WORK TO DO –
a) From the interview about the book American Hardcore, list every act the interviewee says the TV series History of Rock n Roll covered.
b) Carry the interview about the book American Hardcore forward from its final line.

PAGE TEXT –
Excellent. How have you been? Where are you?
I’m in Miami right now, but I live in New York.

What part of New York?
East Village.

By the Gap?
Yeah.

That’s a joke. So American Hardcore, what brought you to want to do a book about that?
Essentially, it came down to the fact that I realized how much this small period of my life had an impact on me. It influenced the way that I acted. It was this mindset that I picked up from the hardcore punk rock scene. I realized that a decade later, I didn’t look hardcore or listen to hardcore, but everything that I did was from that mindset. I felt like everyone had the history wrong, so I did my best to try and tell it. The history had really never been told. It was like the game of telephone. Everyone just told stories over and over again. No one had actually really gone for it. The final thing that made me write the book was on TV they had this History of Rock n Roll series.

I saw that.
It’s very good. They did Elvis, The Beatles, Sex Pistols, Clash, X and then they go straight to Nirvana, as if hardcore never happened. I don’t know if it was on purpose or if they just didn’t know, but that’s when I started digging.

It seems like everyone has an opinion.
Yeah, and it’s next to impossible to write a history like this because everyone thinks they know the story.

So why do you think that your opinion is the right one? I’m not attacking. I’m asking.
Well, I tried to talk to everybody. Sometimes I had to get the story from three or four people and every one of them had a radically different version of the story. I had to do my best to figure it out for myself. It’s an imperfect science. For a lot of these people, it’s been 20 years since this stuff happened. With all the bad memories and the drugs, or the way they want to remember things, sometimes the stories get distorted a little bit over time. It was very difficult because there were wildly different views of the same issues.

What are the issues that hardcore was addressing in your opinion?
It was like the umbrella group for various degrees of alienation. You either got into it for political reasons or because you were having problems at school or at home. A lot of them were rich kids just trying to figure it all out. Everyone came to the scene with their own different view of what it meant to them. Ultimately, it was the music. The music was like nothing we’d ever seen before. We know how the rock business was before us. Everyone was a genius and a guitar god. Only very select people could play rock. With punk, when we first saw the Sex Pistols, that broke down the barriers, but we weren’t English and we weren’t on the dole. We were just kids. We created this whole movement with hardcore. Everybody contributed. I think what made hardcore different than anything else that came before it was the total emphasis on DIY. The idea that you could get in a van and travel around the country on a 7 inch record, playing shit holes, was a culture unto itself. I describe it like Lord of the Flies. The kids in that book had to create their own society. And at the beginning, it’s awesome, then it all goes to hell. And that’s how hardcore was.

It seems like the Buzzcocks were DIY long before hardcore came along. Don’t you think that MC5 was as hardcore as you could get?
Yeah. Well, I don’t think that we reinvented the wheel. I think there were a lot of things that set it in motion, like garage rock and the MC5 and the Stooges.

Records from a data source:
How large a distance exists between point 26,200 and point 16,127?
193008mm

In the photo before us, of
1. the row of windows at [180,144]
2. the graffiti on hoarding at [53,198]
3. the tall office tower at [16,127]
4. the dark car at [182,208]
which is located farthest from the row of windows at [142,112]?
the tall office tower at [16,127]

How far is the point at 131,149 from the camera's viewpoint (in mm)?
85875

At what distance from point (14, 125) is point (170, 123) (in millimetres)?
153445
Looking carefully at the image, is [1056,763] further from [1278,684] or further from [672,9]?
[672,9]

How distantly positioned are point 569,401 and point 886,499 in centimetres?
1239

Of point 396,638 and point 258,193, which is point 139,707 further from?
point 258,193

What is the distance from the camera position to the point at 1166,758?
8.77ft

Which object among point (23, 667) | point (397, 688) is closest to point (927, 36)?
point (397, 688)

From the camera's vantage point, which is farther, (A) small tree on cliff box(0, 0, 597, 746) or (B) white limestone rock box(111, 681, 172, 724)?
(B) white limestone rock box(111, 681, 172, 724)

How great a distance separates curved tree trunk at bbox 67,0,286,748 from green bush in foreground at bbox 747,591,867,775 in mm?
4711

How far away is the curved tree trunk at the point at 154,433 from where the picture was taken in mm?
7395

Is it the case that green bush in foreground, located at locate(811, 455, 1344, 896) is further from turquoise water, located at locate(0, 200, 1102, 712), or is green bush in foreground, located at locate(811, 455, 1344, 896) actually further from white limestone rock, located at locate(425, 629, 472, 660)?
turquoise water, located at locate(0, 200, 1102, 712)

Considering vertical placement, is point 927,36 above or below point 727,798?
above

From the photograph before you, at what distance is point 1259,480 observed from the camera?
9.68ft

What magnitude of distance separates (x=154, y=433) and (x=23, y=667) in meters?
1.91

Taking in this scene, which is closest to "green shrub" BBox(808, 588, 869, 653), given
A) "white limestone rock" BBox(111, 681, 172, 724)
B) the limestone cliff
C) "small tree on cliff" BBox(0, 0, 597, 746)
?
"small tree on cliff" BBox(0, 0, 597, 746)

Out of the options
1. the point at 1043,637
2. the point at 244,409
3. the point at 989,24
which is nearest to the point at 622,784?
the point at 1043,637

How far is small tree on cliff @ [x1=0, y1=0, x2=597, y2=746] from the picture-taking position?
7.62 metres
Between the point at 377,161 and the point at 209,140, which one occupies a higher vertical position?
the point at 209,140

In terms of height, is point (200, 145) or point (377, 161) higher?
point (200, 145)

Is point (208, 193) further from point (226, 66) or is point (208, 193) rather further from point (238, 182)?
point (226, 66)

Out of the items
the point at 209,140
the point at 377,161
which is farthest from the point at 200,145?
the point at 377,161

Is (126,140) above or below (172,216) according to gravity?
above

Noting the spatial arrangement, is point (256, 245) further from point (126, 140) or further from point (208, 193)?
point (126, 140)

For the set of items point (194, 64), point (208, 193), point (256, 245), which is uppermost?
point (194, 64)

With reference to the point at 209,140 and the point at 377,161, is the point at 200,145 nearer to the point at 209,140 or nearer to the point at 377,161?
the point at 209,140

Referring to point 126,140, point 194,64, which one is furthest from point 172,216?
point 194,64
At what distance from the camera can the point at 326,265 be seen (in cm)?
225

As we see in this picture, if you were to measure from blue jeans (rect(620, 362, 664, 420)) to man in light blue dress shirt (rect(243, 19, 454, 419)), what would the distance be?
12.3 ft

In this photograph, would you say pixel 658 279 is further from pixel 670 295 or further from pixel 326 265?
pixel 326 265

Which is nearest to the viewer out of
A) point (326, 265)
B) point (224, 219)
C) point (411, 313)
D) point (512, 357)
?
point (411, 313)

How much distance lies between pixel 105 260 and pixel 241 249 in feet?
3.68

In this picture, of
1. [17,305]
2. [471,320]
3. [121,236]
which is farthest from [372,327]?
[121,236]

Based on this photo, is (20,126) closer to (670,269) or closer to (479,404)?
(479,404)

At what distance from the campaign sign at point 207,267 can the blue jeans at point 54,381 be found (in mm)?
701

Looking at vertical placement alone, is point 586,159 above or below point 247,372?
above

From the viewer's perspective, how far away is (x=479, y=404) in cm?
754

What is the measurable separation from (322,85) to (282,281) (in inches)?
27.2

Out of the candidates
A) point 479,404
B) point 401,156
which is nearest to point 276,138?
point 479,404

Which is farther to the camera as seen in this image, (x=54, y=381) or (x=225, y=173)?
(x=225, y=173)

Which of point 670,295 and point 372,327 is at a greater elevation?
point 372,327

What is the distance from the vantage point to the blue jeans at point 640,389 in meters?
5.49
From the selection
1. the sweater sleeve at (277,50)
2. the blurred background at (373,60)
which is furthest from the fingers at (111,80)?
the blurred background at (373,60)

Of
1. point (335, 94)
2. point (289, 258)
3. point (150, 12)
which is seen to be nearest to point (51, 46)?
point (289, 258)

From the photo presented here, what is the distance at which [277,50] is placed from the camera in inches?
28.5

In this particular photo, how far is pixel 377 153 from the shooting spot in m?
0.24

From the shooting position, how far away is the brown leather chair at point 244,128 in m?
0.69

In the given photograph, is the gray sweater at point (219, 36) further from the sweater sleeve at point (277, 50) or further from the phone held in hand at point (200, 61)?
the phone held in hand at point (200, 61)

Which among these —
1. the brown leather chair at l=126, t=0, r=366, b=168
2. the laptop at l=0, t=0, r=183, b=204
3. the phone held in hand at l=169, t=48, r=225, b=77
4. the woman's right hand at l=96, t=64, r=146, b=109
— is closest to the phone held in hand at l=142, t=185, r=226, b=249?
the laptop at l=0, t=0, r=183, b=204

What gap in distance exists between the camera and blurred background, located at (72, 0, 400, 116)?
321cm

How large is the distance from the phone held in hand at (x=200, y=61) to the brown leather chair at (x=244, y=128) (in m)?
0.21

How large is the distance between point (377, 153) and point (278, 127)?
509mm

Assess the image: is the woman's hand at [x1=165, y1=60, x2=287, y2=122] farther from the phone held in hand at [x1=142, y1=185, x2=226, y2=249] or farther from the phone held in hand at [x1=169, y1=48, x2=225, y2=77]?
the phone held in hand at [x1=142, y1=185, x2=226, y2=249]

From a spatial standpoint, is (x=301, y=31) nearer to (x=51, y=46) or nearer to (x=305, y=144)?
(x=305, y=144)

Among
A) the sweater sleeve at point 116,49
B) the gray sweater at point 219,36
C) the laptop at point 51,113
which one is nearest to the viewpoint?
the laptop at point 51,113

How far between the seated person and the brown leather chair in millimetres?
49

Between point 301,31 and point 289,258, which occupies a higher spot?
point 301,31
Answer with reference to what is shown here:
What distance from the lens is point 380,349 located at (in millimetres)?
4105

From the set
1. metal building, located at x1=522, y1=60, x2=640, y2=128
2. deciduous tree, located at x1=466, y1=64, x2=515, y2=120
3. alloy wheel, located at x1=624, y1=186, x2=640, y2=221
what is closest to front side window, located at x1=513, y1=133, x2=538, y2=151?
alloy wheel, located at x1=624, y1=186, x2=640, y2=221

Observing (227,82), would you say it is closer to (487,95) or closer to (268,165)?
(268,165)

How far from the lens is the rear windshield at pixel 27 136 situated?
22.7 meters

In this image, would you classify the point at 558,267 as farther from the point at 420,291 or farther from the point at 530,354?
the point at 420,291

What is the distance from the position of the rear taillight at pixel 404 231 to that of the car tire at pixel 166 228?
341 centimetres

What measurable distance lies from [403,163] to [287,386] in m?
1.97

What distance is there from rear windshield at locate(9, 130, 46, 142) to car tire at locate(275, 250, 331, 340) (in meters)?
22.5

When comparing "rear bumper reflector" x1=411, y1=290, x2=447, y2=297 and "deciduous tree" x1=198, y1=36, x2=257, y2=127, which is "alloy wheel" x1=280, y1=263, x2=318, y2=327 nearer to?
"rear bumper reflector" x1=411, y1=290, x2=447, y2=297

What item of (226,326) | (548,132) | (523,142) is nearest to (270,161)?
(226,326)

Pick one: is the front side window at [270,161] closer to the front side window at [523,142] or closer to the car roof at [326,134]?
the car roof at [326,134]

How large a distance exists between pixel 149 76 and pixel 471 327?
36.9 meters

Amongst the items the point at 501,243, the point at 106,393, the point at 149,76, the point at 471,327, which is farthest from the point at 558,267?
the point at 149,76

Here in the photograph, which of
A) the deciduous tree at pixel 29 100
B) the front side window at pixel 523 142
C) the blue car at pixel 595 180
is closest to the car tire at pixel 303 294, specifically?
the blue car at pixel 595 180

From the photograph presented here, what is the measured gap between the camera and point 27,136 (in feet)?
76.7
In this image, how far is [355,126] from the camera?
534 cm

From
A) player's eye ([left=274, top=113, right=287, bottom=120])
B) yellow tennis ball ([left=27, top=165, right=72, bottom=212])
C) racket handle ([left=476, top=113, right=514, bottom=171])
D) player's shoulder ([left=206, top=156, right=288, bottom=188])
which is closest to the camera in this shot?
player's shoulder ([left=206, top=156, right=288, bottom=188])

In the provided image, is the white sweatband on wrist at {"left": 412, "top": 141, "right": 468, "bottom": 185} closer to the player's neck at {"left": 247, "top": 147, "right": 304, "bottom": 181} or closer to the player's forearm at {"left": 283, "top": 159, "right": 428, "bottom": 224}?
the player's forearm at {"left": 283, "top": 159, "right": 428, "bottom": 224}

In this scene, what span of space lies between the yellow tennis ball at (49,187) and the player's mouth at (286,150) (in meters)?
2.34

ANSWERS IN ORDER –
a) Elvis, The Beatles, Sex Pistols, Clash, X, Nirvana

b)
I’m not talking about the Stooges. I’m talking about the political movement of MC5. He was going completely radical long before hardcore came along.
Well, it wasn’t the first time it had happened. I think we just embraced all of these things. You mentioned the Buzzcocks. What was amazing about the original punk scene and DIY was that it opened us up to all of the possibilities. Everything they talked about was DIY. But, in retrospect, how DIY were they? They were on major labels. They had big managers and booking agents.

No, I’m talking about if you start out a scene, and you record your own record, and put it out yourself, that laid the basis for DIY. It showed that you could do it yourself if you chose to and then you could get swallowed up by the monsters.
Fair enough.

No, I’m just asking. What comes to my mind is a guy like Henry Rollins. He started off DIY and ended up on a major label.
Well, this was a place and time. It was like a time capsule. It was the early 80s, and after it ended for various reasons, later you could see who was true to it. It takes years to figure out who stayed true and who did not. For every Henry Rollins, there’s his buddy, Ian MacKaye.

I’m not against any of these people. It seems like Ian continues to do what’s true to him and the scene, and other people went a different way.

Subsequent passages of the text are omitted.